## GIVEN REQUEST
Output the full listing word for word.

## Data listing
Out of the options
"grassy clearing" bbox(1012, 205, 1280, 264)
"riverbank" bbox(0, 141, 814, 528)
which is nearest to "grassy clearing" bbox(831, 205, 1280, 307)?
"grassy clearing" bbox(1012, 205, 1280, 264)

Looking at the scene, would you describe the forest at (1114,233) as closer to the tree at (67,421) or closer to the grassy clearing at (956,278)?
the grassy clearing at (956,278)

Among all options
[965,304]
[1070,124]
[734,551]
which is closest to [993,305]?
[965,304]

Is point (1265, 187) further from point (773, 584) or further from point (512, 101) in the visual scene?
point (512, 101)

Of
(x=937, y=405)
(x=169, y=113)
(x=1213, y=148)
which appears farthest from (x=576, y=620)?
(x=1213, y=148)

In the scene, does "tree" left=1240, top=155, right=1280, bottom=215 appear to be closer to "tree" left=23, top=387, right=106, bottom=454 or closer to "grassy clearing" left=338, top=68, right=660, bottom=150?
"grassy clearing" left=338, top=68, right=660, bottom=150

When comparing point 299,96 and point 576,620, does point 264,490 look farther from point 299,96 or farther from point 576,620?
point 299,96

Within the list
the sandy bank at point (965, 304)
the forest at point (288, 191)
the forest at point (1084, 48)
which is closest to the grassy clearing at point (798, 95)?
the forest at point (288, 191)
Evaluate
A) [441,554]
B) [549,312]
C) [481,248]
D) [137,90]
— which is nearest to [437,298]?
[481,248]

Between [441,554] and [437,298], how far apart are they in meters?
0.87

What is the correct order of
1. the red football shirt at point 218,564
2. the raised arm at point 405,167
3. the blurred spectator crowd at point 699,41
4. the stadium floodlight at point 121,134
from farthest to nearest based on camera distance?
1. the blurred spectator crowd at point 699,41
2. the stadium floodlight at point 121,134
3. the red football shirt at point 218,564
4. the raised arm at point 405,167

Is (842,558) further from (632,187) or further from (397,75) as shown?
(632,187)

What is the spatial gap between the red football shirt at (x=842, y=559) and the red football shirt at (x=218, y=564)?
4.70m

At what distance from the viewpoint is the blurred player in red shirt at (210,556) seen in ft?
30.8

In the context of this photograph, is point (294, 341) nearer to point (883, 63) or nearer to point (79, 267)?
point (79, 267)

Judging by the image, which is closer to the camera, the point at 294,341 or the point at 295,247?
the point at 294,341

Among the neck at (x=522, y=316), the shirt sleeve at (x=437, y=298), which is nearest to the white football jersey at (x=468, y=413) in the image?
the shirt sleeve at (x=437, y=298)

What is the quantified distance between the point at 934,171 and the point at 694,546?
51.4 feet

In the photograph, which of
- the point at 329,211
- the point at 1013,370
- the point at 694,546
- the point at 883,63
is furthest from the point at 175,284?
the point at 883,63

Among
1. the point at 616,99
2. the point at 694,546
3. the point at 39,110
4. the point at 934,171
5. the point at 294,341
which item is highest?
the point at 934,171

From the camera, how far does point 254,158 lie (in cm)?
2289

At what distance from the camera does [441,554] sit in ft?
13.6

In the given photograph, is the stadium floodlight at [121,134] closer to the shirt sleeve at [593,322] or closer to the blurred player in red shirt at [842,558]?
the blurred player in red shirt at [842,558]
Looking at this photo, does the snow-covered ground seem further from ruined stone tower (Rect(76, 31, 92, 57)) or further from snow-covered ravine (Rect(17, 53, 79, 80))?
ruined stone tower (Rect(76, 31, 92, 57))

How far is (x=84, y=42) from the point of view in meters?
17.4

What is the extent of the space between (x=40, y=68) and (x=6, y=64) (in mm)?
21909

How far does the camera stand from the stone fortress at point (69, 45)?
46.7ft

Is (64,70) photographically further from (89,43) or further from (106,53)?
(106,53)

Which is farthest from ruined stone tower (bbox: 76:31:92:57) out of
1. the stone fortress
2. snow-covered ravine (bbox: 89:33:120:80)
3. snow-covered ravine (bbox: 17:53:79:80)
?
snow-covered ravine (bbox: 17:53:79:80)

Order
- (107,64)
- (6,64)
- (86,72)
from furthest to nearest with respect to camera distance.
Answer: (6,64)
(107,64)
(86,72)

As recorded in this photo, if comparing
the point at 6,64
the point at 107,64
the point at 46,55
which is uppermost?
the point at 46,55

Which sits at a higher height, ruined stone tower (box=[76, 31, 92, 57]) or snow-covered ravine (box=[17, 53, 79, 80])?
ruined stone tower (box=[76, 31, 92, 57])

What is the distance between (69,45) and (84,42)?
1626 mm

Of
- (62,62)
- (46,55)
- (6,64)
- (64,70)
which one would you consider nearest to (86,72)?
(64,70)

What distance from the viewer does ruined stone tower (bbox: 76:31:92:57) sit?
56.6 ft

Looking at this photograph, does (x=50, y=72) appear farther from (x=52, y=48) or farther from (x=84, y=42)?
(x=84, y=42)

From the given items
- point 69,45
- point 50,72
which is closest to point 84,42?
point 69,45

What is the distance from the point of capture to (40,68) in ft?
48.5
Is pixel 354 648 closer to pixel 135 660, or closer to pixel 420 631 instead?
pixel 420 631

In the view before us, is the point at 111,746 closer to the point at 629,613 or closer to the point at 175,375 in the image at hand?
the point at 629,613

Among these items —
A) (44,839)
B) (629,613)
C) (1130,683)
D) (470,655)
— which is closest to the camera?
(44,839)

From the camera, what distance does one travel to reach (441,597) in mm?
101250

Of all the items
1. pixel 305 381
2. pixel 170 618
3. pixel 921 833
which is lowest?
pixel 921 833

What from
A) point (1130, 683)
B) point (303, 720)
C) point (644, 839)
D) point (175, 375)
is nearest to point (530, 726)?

## ANSWER TO THE EXERCISE
Out of the options
"grassy clearing" bbox(1012, 205, 1280, 264)
"riverbank" bbox(0, 141, 814, 528)
which is nearest to "grassy clearing" bbox(831, 205, 1280, 307)?
"grassy clearing" bbox(1012, 205, 1280, 264)

Looking at the scene, would you describe the forest at (1114,233) as closer to the tree at (67,421) or closer to the grassy clearing at (956,278)?
the grassy clearing at (956,278)

Among all options
[965,304]
[1070,124]
[734,551]
which is closest to [993,305]?
[965,304]

Is point (1265, 187) further from point (773, 584) or further from point (512, 101) in the visual scene?
point (512, 101)

Of
(x=937, y=405)
(x=169, y=113)
(x=1213, y=148)
which appears farthest from (x=576, y=620)?
(x=1213, y=148)

In the scene, does "tree" left=1240, top=155, right=1280, bottom=215 appear to be closer to "tree" left=23, top=387, right=106, bottom=454 or closer to "grassy clearing" left=338, top=68, right=660, bottom=150?
"grassy clearing" left=338, top=68, right=660, bottom=150

When comparing point 299,96 and point 576,620, does point 264,490 look farther from point 299,96 or farther from point 576,620?
point 299,96

Within the list
the sandy bank at point (965, 304)
the forest at point (288, 191)
the forest at point (1084, 48)
which is closest to the grassy clearing at point (798, 95)?
the forest at point (288, 191)
Evaluate
A) [441,554]
B) [549,312]
C) [481,248]
D) [137,90]
— which is nearest to [437,298]?
[481,248]

Between [441,554] and [437,298], how far apart are they in meters?
0.87

What is the correct order of
1. the red football shirt at point 218,564
2. the raised arm at point 405,167
3. the blurred spectator crowd at point 699,41
4. the stadium floodlight at point 121,134
from farthest to nearest based on camera distance?
1. the blurred spectator crowd at point 699,41
2. the stadium floodlight at point 121,134
3. the red football shirt at point 218,564
4. the raised arm at point 405,167

Is (842,558) further from (632,187) or further from (397,75) as shown?
(632,187)

What is the spatial gap between the red football shirt at (x=842, y=559) and the red football shirt at (x=218, y=564)?
4.70m

At what distance from the viewpoint is the blurred player in red shirt at (210,556) seen in ft?
30.8

In the context of this photograph, is point (294, 341) nearer to point (883, 63) or nearer to point (79, 267)?
point (79, 267)

Judging by the image, which is closer to the camera, the point at 294,341 or the point at 295,247?
the point at 294,341

Among the neck at (x=522, y=316), the shirt sleeve at (x=437, y=298), which is nearest to the white football jersey at (x=468, y=413) in the image?
the shirt sleeve at (x=437, y=298)

What is the quantified distance between the point at 934,171 and the point at 694,546?
51.4 feet

In the photograph, which of
- the point at 329,211
- the point at 1013,370
- the point at 694,546
- the point at 883,63
is furthest from the point at 175,284?
the point at 883,63

Among
1. the point at 616,99
2. the point at 694,546
3. the point at 39,110
4. the point at 934,171
5. the point at 294,341
which item is highest?
the point at 934,171

From the camera, how far does point 254,158 lie (in cm)?
2289

At what distance from the camera does [441,554] sit in ft?
13.6

In the given photograph, is the stadium floodlight at [121,134] closer to the shirt sleeve at [593,322] or closer to the blurred player in red shirt at [842,558]?
the blurred player in red shirt at [842,558]
Looking at this photo, does the snow-covered ground seem further from ruined stone tower (Rect(76, 31, 92, 57)) or further from snow-covered ravine (Rect(17, 53, 79, 80))?
ruined stone tower (Rect(76, 31, 92, 57))

How far is (x=84, y=42) from the point of view in meters?
17.4

What is the extent of the space between (x=40, y=68) and (x=6, y=64) (in mm)?
21909

How far does the camera stand from the stone fortress at point (69, 45)?
46.7ft

Is (64,70) photographically further from (89,43) or further from (106,53)?
(106,53)

Which is farthest from ruined stone tower (bbox: 76:31:92:57) out of
1. the stone fortress
2. snow-covered ravine (bbox: 89:33:120:80)
3. snow-covered ravine (bbox: 17:53:79:80)
?
snow-covered ravine (bbox: 17:53:79:80)

Order
- (107,64)
- (6,64)
- (86,72)
from furthest to nearest with respect to camera distance.
Answer: (6,64)
(107,64)
(86,72)

As recorded in this photo, if comparing
the point at 6,64
the point at 107,64
the point at 46,55
which is uppermost?
the point at 46,55

Which sits at a higher height, ruined stone tower (box=[76, 31, 92, 57]) or snow-covered ravine (box=[17, 53, 79, 80])?
ruined stone tower (box=[76, 31, 92, 57])

What is the distance between (69,45) and (84,42)?
1626 mm

Of
- (62,62)
- (46,55)
- (6,64)
- (64,70)
which one would you consider nearest to (86,72)?
(64,70)

What distance from the viewer does ruined stone tower (bbox: 76:31:92:57) sit?
56.6 ft

Looking at this photograph, does (x=50, y=72) appear farther from (x=52, y=48) or farther from (x=84, y=42)?
(x=84, y=42)

From the given items
- point 69,45
- point 50,72
which is closest to point 84,42?
point 69,45

What is the distance from the point of capture to (40,68) in ft?
48.5
Is pixel 354 648 closer to pixel 135 660, or closer to pixel 420 631 instead?
pixel 420 631

In the view before us, is the point at 111,746 closer to the point at 629,613 or closer to the point at 175,375 in the image at hand?
the point at 629,613

Among these items —
A) (44,839)
B) (629,613)
C) (1130,683)
D) (470,655)
— which is closest to the camera?
(44,839)

From the camera, what distance does one travel to reach (441,597) in mm?
101250

Of all the items
1. pixel 305 381
2. pixel 170 618
3. pixel 921 833
which is lowest?
pixel 921 833

What from
A) point (1130, 683)
B) point (303, 720)
C) point (644, 839)
D) point (175, 375)
is nearest to point (530, 726)?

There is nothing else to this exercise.